EXTRACT PROVIDED:

Nenad Šulović

Personal information
- Born: October 3, 1985 (age 40) Belgrade, SFR Yugoslavia
- Nationality: Serbian
- Listed height: 2.03 m (6 ft 8 in)
- Listed weight: 150 kg (331 lb)

Career information
- NBA draft: 2007: undrafted
- Playing career: 2004–present
- Position: Power forward / center

Career history
- 2004–2006: Beovuk
- 2006–2007: OKK Beograd
- 2007–2008: Polpak Świecie
- 2008–2009: Napredak Kruševac
- 2009: MBK Rieker Komárno
- 2009: CS Otopeni
- 2010: OKK Beograd
- 2010–2011: Napredak Kruševac
- 2011: Radnički Kragujevac
- 2011–2013: Igokea
- 2013–2014: Zepter Vienna
- 2014–2015: Balkan Botevgrad
- 2015: Mega Leks
- 2015–2016: Dinamo București
- 2016–2019: SZTE-Szedeák
- 2019–2020: Pécsi VSK-Veolia
- 2020: SCM U Craiova
- 2020–2024: Dynamic Belgrade

Career highlights
- Bosnian League champion (2013); Bosnian Cup champion (2013); Serbian First League MVP (2011);

= Nenad Šulović =

Serbian basketball player

Nenad Šulović (Serbian Cyrillic: Ненад Шуловић; born October 3, 1985) is a retired Serbian professional basketball player. Standing at , he can play both power forward and center positions.

DATA EXTRACT:
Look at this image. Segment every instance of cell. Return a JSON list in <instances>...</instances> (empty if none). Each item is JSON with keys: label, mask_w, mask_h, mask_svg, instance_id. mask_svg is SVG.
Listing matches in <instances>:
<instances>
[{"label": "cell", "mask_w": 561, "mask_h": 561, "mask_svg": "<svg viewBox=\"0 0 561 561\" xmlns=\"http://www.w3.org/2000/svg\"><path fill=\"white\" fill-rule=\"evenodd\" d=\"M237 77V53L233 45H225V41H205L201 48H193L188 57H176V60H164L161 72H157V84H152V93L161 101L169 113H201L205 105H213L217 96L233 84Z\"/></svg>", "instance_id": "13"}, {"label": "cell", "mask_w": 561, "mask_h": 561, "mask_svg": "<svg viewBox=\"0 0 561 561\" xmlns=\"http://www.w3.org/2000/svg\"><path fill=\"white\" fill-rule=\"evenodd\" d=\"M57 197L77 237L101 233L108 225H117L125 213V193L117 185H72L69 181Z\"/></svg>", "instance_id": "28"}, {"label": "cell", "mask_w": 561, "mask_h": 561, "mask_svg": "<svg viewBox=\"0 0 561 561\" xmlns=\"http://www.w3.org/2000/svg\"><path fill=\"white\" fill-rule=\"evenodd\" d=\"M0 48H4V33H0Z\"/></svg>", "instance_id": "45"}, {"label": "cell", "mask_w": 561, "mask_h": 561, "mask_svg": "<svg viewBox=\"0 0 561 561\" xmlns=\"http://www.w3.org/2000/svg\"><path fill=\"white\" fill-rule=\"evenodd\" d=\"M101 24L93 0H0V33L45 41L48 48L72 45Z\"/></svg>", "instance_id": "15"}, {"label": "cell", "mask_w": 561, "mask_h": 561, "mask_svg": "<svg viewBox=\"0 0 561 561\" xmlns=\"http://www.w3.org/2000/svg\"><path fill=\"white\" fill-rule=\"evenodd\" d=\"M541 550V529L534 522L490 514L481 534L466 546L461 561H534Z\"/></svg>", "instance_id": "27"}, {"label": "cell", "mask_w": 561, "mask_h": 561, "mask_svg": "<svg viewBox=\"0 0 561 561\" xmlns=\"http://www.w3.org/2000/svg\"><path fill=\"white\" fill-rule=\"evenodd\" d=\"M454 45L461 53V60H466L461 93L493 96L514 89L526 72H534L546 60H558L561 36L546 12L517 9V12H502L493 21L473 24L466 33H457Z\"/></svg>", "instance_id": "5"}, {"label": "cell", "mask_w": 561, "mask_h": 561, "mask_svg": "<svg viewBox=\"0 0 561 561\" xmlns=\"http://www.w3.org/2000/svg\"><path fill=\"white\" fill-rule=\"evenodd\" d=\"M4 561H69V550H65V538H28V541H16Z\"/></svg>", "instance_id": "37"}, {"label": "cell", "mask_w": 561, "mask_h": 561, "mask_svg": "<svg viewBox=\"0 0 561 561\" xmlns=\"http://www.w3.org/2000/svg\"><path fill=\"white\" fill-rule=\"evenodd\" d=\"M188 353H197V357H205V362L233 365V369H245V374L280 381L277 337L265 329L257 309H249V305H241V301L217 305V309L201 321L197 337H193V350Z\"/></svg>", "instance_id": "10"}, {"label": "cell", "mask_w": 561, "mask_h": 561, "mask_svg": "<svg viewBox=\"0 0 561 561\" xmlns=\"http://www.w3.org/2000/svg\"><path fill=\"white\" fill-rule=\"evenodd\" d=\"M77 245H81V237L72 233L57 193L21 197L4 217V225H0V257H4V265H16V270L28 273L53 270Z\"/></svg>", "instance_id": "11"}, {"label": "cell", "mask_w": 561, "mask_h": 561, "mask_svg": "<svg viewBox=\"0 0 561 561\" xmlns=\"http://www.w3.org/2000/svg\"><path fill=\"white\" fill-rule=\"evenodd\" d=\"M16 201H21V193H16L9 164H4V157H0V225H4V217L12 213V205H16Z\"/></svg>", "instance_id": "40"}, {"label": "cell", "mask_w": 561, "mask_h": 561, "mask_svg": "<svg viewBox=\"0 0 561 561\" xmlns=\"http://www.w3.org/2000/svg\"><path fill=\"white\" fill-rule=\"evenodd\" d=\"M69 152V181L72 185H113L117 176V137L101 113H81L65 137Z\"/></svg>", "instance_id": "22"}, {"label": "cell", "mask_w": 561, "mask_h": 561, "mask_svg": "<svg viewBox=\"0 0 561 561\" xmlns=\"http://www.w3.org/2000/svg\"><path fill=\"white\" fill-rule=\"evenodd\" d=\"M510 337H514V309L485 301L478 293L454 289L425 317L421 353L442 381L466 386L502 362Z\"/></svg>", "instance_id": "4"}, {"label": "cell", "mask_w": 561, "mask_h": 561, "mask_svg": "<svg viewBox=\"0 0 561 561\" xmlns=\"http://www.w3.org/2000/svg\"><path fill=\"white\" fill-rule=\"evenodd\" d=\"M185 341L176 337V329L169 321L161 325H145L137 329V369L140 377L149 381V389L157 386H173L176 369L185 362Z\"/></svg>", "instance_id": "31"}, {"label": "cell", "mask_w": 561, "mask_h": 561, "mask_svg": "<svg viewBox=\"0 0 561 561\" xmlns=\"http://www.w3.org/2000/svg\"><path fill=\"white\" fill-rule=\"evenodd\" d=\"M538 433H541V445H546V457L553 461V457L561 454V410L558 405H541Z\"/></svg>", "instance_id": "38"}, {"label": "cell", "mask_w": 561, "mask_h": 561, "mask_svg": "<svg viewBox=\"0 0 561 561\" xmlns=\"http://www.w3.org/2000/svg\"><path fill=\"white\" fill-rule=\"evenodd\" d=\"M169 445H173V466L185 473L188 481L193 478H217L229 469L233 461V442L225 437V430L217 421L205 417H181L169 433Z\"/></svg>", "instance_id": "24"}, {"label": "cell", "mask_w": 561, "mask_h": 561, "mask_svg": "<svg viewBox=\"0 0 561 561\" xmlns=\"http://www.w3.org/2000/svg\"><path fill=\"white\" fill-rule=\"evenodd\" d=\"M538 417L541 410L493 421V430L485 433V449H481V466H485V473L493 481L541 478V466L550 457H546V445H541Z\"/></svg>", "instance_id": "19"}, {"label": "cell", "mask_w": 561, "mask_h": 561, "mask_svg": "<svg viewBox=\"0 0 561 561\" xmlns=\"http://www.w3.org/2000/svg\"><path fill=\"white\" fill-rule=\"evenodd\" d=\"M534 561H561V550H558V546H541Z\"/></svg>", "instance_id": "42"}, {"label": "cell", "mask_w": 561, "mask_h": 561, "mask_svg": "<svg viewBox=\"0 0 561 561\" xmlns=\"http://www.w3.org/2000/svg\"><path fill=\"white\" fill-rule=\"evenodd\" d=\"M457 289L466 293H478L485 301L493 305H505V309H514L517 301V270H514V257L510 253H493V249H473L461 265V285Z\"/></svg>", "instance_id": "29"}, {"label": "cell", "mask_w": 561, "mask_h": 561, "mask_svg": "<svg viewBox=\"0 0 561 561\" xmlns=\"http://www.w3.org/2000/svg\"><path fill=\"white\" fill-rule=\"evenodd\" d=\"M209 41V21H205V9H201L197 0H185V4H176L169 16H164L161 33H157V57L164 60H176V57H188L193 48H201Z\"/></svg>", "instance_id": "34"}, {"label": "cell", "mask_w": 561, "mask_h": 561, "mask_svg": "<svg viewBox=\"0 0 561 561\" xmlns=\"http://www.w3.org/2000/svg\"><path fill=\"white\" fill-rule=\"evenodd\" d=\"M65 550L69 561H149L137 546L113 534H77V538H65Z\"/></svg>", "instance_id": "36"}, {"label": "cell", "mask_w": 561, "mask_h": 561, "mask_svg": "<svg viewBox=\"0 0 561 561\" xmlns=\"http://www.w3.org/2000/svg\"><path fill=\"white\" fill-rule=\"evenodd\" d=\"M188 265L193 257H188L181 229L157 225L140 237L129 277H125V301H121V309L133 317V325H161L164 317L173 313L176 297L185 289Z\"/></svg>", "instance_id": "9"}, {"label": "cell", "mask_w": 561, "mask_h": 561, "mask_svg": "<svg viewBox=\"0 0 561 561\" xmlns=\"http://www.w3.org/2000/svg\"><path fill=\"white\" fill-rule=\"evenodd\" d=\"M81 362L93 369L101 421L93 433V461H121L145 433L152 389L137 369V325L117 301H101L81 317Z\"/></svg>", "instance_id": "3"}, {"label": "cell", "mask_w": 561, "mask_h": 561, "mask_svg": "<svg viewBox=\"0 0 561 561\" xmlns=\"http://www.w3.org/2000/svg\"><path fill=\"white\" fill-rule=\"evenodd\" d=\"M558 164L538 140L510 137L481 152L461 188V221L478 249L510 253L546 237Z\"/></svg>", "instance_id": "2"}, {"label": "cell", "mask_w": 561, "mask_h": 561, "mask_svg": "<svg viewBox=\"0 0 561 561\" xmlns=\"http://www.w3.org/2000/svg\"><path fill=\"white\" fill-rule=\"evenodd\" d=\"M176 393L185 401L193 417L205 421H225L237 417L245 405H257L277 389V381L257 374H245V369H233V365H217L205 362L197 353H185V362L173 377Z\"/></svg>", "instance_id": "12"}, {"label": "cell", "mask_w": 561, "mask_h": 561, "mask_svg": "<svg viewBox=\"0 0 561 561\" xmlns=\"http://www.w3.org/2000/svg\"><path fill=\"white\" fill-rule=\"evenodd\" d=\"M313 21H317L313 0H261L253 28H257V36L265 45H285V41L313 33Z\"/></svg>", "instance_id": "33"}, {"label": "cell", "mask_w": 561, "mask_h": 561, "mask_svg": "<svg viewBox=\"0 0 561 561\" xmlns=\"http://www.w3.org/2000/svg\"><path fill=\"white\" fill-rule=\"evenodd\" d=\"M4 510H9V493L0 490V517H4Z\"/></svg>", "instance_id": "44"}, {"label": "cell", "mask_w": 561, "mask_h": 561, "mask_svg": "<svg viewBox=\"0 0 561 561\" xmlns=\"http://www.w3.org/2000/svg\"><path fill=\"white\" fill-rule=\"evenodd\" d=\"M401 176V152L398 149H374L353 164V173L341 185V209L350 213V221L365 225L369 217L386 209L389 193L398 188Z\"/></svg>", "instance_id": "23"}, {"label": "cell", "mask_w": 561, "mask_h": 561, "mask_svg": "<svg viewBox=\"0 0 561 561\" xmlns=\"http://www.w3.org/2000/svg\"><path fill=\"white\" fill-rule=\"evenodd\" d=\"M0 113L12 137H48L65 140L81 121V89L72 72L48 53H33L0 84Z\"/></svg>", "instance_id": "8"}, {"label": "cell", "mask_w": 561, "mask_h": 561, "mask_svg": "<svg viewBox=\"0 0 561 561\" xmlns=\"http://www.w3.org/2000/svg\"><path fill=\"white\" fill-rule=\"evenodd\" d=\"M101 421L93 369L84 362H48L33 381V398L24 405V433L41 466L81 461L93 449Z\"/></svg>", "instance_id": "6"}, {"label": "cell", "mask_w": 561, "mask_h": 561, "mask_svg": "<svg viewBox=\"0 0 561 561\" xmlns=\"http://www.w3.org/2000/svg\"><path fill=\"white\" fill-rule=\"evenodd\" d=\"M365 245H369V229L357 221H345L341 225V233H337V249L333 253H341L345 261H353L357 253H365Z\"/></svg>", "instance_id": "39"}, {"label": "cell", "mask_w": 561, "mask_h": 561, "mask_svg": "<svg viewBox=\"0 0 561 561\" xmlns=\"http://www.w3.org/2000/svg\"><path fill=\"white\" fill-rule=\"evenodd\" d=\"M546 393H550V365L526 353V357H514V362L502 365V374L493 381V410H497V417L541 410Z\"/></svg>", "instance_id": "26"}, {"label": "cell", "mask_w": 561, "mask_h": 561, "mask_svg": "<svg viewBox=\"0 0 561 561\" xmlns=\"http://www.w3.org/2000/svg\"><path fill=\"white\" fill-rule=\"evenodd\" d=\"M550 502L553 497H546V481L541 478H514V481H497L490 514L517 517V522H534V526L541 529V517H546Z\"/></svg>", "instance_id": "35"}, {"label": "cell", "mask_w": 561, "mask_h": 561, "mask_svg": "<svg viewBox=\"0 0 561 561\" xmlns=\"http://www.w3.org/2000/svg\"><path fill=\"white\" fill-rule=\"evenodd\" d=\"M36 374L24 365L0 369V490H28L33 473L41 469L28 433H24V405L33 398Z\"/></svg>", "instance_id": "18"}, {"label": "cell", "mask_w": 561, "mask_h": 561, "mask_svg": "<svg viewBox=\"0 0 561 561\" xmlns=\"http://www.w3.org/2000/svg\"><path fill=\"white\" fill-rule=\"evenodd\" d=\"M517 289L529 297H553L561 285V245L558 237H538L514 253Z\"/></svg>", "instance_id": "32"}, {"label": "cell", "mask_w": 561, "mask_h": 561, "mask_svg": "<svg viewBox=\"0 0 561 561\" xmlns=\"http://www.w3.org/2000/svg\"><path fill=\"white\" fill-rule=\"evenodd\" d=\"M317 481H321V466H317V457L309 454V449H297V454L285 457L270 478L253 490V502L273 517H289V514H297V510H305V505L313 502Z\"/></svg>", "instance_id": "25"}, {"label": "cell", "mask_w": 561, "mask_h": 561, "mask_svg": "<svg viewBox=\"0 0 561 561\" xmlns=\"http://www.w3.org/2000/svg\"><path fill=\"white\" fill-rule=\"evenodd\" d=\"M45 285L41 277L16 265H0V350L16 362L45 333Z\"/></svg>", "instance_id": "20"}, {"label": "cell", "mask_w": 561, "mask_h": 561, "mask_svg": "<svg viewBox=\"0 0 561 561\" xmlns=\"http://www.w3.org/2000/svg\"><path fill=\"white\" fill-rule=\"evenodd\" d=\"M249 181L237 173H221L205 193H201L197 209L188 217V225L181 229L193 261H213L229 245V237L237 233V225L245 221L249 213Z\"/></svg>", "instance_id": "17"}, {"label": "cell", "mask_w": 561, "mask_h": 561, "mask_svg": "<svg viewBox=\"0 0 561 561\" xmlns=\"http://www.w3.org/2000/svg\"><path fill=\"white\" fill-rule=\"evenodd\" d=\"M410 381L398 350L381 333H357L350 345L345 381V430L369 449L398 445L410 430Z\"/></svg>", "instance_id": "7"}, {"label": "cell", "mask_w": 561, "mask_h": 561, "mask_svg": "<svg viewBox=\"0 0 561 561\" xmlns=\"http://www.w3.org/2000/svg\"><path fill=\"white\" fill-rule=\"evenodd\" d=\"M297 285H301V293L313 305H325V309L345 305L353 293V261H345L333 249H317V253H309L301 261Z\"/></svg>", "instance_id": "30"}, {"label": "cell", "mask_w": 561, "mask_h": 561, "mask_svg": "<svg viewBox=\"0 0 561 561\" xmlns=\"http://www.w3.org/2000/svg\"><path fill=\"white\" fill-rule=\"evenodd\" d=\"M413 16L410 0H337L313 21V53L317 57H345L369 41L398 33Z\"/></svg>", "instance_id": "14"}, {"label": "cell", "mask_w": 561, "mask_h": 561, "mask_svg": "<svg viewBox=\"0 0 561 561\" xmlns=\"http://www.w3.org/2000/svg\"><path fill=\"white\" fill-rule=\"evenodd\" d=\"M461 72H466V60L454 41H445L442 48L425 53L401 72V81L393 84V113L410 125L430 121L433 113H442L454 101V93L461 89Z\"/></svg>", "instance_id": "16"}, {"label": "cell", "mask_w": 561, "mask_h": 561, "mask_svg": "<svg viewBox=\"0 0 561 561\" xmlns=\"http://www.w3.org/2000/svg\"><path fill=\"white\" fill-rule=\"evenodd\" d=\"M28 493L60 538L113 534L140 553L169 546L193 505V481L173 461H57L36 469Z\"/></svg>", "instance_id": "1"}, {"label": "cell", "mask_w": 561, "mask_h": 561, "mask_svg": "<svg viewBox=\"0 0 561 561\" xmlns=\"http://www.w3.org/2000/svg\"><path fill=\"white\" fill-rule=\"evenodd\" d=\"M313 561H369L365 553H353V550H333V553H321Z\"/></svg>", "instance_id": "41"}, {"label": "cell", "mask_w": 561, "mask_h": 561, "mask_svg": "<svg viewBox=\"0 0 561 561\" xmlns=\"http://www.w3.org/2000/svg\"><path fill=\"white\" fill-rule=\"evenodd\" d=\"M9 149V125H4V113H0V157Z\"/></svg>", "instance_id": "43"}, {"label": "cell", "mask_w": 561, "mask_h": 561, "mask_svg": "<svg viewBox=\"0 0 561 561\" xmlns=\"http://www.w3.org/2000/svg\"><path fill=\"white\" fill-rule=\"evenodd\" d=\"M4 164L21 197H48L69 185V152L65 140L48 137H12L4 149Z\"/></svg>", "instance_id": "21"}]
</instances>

DIRECTIONS FOR THIS TASK: Reproduce, without any change, the passage of the Nenad Šulović profile that opens with the words "Serbian basketball player" and closes with "and center positions.".

SOLUTION:
Serbian basketball player

Nenad Šulović (Serbian Cyrillic: Ненад Шуловић; born October 3, 1985) is a retired Serbian professional basketball player. Standing at , he can play both power forward and center positions.